**Consegna 1**
Ricopia un tratto del commento all'art. 54 del Codice civile: comincia dalle parole "Codice Civile art." e fermati dopo "delle somme ricavate.".
**Consegna 2**
Nel commento all'art. 54 del Codice civile, a quale organo va proposta l'istanza dell'immesso e secondo quale articolo provvede?
**Consegna 3**
Prosegui il commento all'art. 54 del Codice civile dopo l'ultima frase riportata.

**Brano estratto**
◇ ◇ ◇ ◇ ◇ ◇ ◇

Codice Civile art. 54 - Limiti alla disponibilità dei beni.

Luca Stanziola

Limiti alla disponibilità dei beni.

[I]. Coloro che hanno ottenuto l'immissione nel possesso temporaneo dei beni non possono alienarli, ipotecarli o sottoporli a pegno, se non per necessità o utilità evidente riconosciuta dal tribunale.

[II]. Il tribunale nell'autorizzare questi atti dispone circa l'uso e l'impiego delle somme ricavate.

Inquadramento

L'articolo in commento – esattamente come l'art. 52 c.c. – è posto a tutela dell'assente, e in particolar modo del suo interesse a che il proprio patrimonio, nelle more della sua assenza, ed in previsione del suo ritorno, non venga depauperato da terzi.

D'altro come, come già osservato, la norma in commento ha fornito un utile spunto alla teoria che nega che con l'assenza si produca un fenomeno successorio.

Quanto, specificamente, al disposto dell'art. 54, è ivi previsto che coloro che sono concretamente immessi nel possesso temporaneo dei beni non possono liberamente disporne, se non con provvedimento autorizzativo del Tribunale.

In particolare, la norma vieta agli immessi di vincolare i beni in garanzia – con alienazione, pegno o ipoteca – se non per necessità o utilità evidente. Il requisito della evidente necessità o dell'utilità è rimesso al sindacato giurisdizionale, essendo il tribunale in ipotesi chiamato a pronunciarsi sulla richiesta autorizzazione al compimento di tali atti, nonché relativamente all'impiego della somma eventualmente ricavata.

L'istanza va proposta dall'immesso (o dagli immessi, se sono più di uno) al tribunale che provvede ex art. 737 c.p.c., in analogia peraltro con quanto disposto dall'art. 474 c.p.c. e dall'art. 320 c.c. in tema di atti eccedenti l'ordinaria amministrazione compiuti dai genitori nell'interesse del figlio minore.

Atti di ordinaria e di straordinaria amministrazione.

Ora, l'elenco contenuto nell'art. 54 c.c., per opinione unanime, non è affatto tassativo, ma meramente esemplificativo (Santarcalgelo, 106; Romagnoli, 288; Dogliotti, 456).

Ed infatti, la portata applicativa della norma non può essere limitata agli atti espressamente ivi indicati, dovendo l'art. 54 essere interpretato in senso lato, in modo da farvi confluire al suo interno ogni altro atto di straordinaria amministrazione.

L'art. 54 c.c. andrebbe quindi inteso come segue: è fatto divieto agli immessi nel possesso temporaneo dei beni di compiere qualsiasi atto di straordinaria amministrazione che possa limitarne in modo definitivo il libero godimento per l'ipotesi in cui l'assente faccia ritorno, salvo che non ricorra la necessità o utilità evidente (nei confronti dell'assente).

Le ragioni di utilità o di necessità che eccezionalmente consentono il compimento degli atti di disposizione eccedenti l'ordinaria amministrazione devono essere valutate esclusivamente con riguardo alla persona dell'assente e del suo patrimonio, con conseguente mortificazione dei bisogni personali dell'immesso, che non può perciò disporre liberamente dei beni di suddetto patrimonio (per Romagnoli, 289, sono quindi ammessi gli atti di ordinaria amministrazione nonché, più in generali, tutti gli acquisti funzionali alla corretta gestione del patrimonio momentaneamente relitto).

◇ ◇ ◇ ◇ ◇ ◇ ◇

**Dati**
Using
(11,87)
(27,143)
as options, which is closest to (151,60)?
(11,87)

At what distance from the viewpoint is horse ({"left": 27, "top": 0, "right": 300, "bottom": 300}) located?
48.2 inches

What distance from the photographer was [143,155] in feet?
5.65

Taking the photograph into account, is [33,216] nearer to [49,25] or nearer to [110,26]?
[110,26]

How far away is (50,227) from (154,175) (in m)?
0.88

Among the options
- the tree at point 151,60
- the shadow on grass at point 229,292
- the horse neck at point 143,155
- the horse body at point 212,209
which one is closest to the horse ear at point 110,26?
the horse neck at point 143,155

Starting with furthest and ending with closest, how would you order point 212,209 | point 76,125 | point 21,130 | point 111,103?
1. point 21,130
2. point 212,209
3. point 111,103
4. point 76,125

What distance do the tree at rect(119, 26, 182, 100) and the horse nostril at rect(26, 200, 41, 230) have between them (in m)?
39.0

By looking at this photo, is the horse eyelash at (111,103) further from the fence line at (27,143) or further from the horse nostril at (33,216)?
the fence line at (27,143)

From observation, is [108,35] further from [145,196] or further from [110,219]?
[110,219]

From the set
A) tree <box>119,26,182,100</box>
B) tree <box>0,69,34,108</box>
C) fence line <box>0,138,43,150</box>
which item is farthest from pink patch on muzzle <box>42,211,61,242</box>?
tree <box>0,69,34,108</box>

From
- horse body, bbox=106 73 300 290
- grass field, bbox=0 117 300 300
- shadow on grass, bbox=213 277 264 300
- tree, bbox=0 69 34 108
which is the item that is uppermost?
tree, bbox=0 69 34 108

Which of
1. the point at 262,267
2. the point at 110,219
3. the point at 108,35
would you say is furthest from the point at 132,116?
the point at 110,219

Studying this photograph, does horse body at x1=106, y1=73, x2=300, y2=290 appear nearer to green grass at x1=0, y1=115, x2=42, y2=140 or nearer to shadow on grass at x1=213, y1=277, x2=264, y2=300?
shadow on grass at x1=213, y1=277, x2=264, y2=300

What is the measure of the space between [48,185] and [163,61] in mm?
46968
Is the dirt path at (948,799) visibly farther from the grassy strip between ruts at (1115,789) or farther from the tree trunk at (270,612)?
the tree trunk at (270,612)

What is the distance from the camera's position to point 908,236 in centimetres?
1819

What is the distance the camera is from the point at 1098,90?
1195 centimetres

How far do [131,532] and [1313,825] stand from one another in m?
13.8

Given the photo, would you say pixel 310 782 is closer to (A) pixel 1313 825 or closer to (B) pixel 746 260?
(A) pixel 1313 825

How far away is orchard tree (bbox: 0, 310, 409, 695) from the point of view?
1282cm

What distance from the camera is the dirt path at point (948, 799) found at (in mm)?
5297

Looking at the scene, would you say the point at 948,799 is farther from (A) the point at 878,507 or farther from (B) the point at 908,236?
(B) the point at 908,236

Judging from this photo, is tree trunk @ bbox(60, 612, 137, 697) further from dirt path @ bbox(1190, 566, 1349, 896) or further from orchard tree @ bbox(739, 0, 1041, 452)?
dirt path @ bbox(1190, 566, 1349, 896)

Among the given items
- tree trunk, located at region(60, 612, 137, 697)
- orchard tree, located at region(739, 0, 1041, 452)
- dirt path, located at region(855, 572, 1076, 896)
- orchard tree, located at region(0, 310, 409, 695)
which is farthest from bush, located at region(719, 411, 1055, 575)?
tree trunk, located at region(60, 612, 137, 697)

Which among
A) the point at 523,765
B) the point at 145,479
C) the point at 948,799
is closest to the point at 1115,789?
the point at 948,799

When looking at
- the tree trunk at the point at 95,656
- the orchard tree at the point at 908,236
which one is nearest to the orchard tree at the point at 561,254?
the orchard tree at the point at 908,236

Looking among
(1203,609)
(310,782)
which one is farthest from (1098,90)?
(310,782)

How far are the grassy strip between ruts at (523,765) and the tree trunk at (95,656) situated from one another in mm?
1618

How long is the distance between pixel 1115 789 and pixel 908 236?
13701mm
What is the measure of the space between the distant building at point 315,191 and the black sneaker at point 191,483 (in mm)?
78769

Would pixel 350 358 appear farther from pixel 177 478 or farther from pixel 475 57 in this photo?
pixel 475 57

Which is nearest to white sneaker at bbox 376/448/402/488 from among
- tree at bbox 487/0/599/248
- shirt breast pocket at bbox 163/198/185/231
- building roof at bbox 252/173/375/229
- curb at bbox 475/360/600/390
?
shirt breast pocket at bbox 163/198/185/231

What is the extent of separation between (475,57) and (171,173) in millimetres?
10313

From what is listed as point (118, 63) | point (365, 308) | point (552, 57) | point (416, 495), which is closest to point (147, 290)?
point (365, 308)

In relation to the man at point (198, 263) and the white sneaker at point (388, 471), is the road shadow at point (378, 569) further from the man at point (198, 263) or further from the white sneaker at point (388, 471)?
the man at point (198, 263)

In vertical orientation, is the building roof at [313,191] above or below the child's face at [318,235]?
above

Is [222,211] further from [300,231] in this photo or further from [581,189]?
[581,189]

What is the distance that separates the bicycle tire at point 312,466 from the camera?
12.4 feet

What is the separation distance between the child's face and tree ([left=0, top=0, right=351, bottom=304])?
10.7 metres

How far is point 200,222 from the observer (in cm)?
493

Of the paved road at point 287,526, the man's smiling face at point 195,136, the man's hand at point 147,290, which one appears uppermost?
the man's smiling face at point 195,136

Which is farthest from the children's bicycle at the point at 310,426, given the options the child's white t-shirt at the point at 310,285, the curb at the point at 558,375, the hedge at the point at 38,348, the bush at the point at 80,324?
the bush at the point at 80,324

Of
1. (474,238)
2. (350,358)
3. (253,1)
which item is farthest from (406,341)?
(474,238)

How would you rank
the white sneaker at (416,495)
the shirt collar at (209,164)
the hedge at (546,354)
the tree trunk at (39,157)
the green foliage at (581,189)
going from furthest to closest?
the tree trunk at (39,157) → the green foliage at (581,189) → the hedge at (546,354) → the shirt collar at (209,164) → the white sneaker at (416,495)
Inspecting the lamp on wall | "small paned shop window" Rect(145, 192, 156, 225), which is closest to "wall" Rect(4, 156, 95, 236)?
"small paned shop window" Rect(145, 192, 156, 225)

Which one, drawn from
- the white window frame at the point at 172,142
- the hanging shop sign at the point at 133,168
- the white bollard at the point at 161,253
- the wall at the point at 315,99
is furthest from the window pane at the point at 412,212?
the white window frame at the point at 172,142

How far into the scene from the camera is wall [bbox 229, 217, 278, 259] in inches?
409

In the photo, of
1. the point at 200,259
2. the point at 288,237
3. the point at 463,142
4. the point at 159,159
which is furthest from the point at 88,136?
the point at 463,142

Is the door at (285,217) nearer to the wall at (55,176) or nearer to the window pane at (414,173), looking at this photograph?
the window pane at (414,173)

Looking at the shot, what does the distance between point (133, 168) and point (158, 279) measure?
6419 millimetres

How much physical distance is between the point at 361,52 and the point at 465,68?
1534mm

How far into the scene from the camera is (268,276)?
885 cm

◇ ◇ ◇ ◇ ◇ ◇ ◇

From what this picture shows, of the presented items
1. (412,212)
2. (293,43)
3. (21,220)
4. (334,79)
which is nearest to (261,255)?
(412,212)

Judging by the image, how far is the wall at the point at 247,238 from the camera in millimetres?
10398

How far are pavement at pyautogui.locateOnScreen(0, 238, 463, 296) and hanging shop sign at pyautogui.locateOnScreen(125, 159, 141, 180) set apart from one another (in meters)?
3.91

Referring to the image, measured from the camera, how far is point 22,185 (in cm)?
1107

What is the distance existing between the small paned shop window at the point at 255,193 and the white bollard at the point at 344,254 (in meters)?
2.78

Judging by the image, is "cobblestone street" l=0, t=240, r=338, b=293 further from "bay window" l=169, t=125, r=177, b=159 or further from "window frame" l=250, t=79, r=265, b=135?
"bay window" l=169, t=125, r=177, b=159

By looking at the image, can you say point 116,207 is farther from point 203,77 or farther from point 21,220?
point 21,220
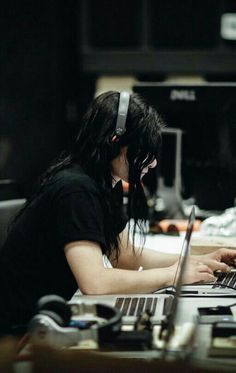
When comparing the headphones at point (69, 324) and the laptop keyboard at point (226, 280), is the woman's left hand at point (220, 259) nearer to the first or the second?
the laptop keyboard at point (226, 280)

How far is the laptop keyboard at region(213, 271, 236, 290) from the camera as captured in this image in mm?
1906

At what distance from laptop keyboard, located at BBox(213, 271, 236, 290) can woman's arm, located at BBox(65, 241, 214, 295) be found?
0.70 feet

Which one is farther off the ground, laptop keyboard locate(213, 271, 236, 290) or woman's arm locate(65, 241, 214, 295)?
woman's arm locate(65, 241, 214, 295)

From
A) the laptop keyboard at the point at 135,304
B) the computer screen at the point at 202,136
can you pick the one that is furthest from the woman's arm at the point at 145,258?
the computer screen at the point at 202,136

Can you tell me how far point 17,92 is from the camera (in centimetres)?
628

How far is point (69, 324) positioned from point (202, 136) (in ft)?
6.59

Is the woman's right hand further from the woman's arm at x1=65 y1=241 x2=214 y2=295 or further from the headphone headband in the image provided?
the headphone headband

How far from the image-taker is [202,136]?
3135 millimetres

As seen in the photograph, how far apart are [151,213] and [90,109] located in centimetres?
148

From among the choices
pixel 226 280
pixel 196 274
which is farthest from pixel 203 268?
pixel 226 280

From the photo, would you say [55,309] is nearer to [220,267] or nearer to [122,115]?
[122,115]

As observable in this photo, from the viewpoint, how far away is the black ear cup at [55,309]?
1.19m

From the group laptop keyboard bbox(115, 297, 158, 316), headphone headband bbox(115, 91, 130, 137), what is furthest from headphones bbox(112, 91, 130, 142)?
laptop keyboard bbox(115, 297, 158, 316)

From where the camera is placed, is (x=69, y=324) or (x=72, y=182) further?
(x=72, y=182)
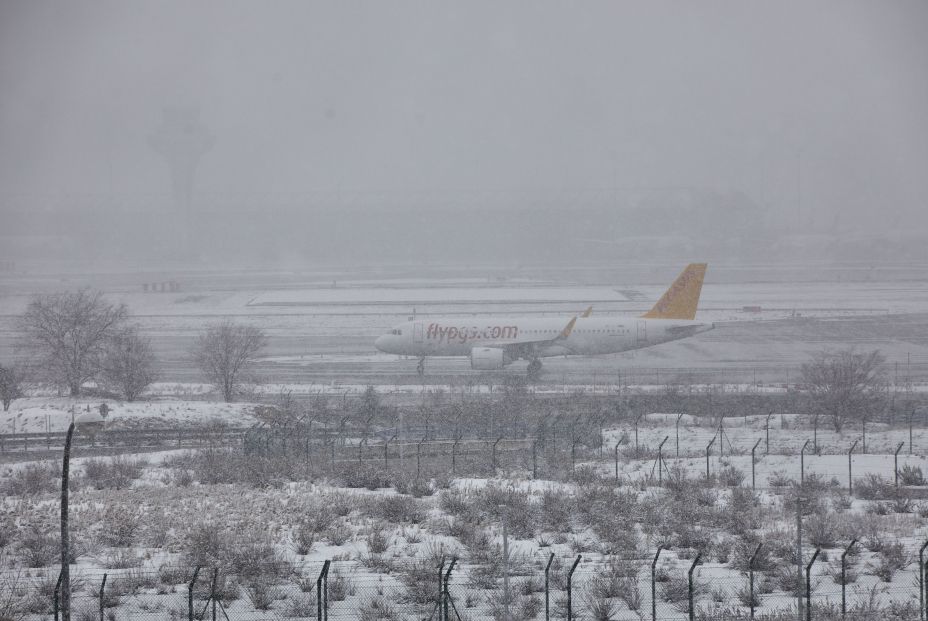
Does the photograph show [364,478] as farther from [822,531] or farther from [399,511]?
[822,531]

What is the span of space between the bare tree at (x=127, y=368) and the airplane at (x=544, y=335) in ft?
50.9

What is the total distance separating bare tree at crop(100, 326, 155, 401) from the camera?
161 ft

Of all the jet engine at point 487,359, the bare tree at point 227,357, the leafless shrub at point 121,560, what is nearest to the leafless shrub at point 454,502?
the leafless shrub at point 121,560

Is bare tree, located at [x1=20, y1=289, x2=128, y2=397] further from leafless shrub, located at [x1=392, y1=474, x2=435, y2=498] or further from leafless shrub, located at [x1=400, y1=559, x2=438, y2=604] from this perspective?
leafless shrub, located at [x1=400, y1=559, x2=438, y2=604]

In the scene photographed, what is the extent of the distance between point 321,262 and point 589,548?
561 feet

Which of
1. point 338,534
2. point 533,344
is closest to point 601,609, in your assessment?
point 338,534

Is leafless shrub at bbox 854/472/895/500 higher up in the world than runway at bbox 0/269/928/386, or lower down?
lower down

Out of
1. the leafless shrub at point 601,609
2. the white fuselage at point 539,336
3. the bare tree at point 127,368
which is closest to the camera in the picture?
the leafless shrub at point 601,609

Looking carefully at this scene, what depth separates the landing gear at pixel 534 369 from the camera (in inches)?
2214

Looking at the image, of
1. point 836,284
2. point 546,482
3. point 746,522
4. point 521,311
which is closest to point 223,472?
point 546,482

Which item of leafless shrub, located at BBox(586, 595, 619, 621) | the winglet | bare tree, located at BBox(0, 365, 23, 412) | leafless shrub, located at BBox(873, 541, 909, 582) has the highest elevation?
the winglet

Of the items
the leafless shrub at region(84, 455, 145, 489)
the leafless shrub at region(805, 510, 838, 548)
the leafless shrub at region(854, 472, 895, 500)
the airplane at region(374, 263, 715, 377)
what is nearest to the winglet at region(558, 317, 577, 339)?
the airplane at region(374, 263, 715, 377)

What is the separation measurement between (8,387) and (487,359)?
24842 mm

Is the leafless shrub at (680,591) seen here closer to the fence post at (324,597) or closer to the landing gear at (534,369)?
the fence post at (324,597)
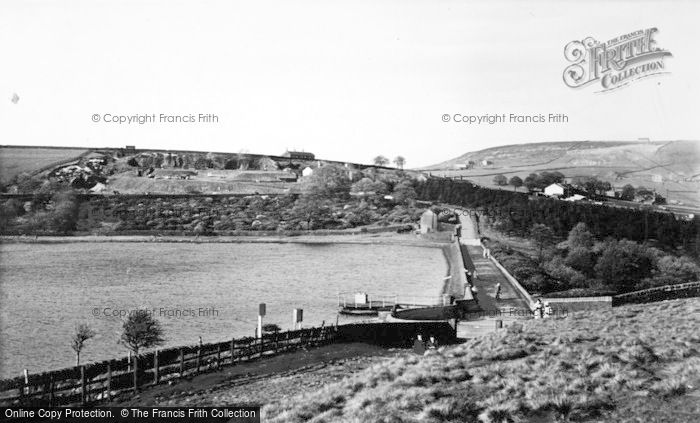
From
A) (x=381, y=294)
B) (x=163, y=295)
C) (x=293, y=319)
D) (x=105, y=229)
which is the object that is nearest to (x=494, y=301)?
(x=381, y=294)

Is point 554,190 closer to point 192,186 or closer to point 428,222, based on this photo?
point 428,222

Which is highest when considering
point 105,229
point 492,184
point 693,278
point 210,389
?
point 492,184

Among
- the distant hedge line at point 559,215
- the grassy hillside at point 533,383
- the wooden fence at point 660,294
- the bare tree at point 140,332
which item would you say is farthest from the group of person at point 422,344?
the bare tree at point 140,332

◇ ◇ ◇ ◇ ◇ ◇ ◇

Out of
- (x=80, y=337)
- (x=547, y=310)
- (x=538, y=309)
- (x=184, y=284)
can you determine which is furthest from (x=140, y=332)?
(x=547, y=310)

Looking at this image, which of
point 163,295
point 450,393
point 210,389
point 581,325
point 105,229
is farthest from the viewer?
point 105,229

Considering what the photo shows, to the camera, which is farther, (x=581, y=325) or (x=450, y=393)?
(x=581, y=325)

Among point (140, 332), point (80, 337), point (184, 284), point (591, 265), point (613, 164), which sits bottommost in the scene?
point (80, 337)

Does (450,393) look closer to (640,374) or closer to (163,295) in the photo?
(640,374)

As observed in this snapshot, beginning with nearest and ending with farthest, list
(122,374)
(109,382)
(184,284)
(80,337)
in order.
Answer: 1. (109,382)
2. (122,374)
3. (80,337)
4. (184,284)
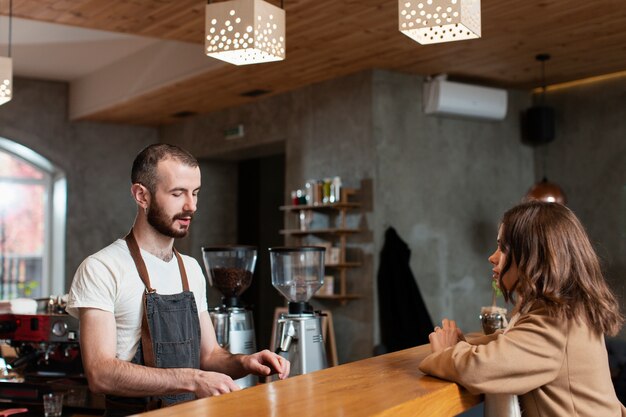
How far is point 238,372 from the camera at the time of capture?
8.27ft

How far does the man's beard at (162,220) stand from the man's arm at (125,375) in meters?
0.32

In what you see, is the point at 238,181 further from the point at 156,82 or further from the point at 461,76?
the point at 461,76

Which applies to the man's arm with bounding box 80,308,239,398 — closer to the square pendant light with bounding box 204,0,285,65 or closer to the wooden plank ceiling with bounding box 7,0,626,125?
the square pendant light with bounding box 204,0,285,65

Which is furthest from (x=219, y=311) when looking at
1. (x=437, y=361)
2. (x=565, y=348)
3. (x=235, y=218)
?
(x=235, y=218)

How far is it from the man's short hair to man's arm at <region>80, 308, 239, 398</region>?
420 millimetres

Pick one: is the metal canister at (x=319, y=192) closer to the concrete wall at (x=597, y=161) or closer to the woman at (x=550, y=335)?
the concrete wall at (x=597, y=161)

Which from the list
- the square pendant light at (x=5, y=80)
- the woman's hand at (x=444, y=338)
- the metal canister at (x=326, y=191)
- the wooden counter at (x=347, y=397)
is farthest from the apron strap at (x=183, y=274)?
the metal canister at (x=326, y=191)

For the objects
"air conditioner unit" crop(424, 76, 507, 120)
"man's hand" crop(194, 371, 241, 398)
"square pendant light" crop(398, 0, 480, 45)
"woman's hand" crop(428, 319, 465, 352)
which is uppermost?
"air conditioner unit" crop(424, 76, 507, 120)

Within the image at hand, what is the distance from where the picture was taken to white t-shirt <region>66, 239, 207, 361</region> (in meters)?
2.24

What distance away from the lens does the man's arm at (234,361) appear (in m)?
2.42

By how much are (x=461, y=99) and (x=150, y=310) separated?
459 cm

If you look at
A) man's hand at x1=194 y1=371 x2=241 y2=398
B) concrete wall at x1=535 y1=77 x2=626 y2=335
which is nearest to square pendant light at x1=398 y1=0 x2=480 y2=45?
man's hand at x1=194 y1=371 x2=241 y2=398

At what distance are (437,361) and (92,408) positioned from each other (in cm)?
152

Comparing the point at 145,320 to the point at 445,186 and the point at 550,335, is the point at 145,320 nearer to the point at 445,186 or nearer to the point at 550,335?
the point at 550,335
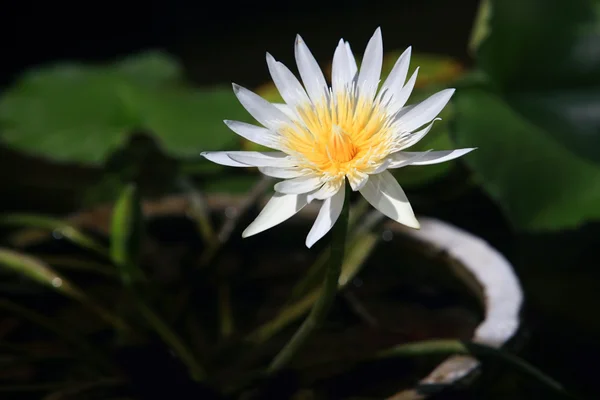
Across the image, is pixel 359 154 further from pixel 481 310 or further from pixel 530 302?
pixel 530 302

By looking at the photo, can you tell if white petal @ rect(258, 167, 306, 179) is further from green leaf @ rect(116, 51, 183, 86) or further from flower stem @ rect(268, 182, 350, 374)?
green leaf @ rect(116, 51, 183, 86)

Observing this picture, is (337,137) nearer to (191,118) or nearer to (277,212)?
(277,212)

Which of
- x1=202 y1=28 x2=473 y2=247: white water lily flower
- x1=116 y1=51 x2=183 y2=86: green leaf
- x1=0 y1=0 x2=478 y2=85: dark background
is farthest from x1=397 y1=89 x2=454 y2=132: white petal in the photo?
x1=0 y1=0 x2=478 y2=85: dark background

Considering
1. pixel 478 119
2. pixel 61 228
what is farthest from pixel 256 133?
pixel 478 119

◇ ◇ ◇ ◇ ◇ ◇ ◇

**Risposta scritta 1**
Codice Civile art. 54 - Limiti alla disponibilità dei beni.

Luca Stanziola

Limiti alla disponibilità dei beni.

[I]. Coloro che hanno ottenuto l'immissione nel possesso temporaneo dei beni non possono alienarli, ipotecarli o sottoporli a pegno, se non per necessità o utilità evidente riconosciuta dal tribunale.

[II]. Il tribunale nell'autorizzare questi atti dispone circa l'uso e l'impiego delle somme ricavate.

**Risposta scritta 2**
Al tribunale, che provvede ex art. 737 c.p.c.

**Risposta scritta 3**
Il discrimine, quindi, tra atti dispositivi che non richiedono autorizzazione alcuna, ed atti vietati, o quantomeno limitati alla ricorrenza della necessità o utilità evidente per il patrimonio dell'assente, sta nella distinzione, di derivazione giurisprudenziale, tra atti di ordinaria amministrazione ed atti di straordinaria amministrazione.

Così, rifacendosi alla tradizione impostazione della giurisprudenza, in assenza di un valido criterio orientatore da parte del legislatore devono intendersi di «straordinaria amministrazione» tutti quegli atti di maggiore rilevanza patrimoniale, capaci cioè di incidere pesantemente sul patrimonio, mutandone la consistenza originaria.

In generale, Cass., III, n. 7546/2003 secondo cui, in relazione alla natura e agli effetti dell'atto in relazione all'esigenza della conservazione del patrimonio amministrato, sono atti di ordinaria amministrazione quelli che tendono alla conservazione del patrimonio o al miglioramento della sua capacità produttiva (proprio in quanto per essere di ordinaria amministrazione non possono alterare l'integrità del patrimonio); sono atti di straordinaria amministrazione quelli che comportano un mutamento della essenza economica o della situazione giuridica dei vari elementi che formano la composizione base del patrimonio amministrato (come ad es. la riscossione e l'impiego dei capitali; ovvero l'alienazione e l'acquisto di beni immobili). Così, più di recente, anche il Trib. Roma, 9 settembre 2013, secondo cui Vanno inquadrati tra gli atti di ordinaria amministrazione che ex art. 320 c.c. non richiedono l'autorizzazione del giudice tutelare quelli che si limitano a conservare, fruttificare e a migliorare il patrimonio dell'amministrato, tra di essi includendovi l'azione di risarcimento danni poiché diretta a migliorare il patrimonio del minore; sono, invece, da considerare di straordinaria amministrazione gli atti che incidono sul patrimonio modificandone entità e consistenza.

Per il Trib. Trani 14 maggio 2014, va al riguardo adottato il criterio economico della maggiore o minore importanza patrimoniale degli atti stessi, incentrato sulla natura e intensità degli effetti dell'atto sul patrimonio dell'amministrato, in base al quale devono essere inquadrati tra gli atti di ordinaria amministrazione gli atti che si limitano a conservare, fruttificare e a migliorare il patrimonio dell'amministrato; al contrario, sono atti di straordinaria amministrazione quelli che incidono sul patrimonio modificandone entità e consistenza.

La dottrina si richiama a concetti non predeterminati, nel senso che «non un atto oggettivamente considerato può essere di ordinaria o straordinaria amministrazione, ma un determinato atto in relazione ai fini economici cui è diretto, all'entità del patrimonio, alla natura e agli scopi della persona rappresentata» (Lojacono, 158 ss.)

Atto di straordinaria amministrazione compiuto senza autorizzazione.

Si discute in dottrina se l'atto di straordinaria amministrazione compiuto in assenza della necessaria autorizzazione sia inefficace, nullo ovvero annullabile.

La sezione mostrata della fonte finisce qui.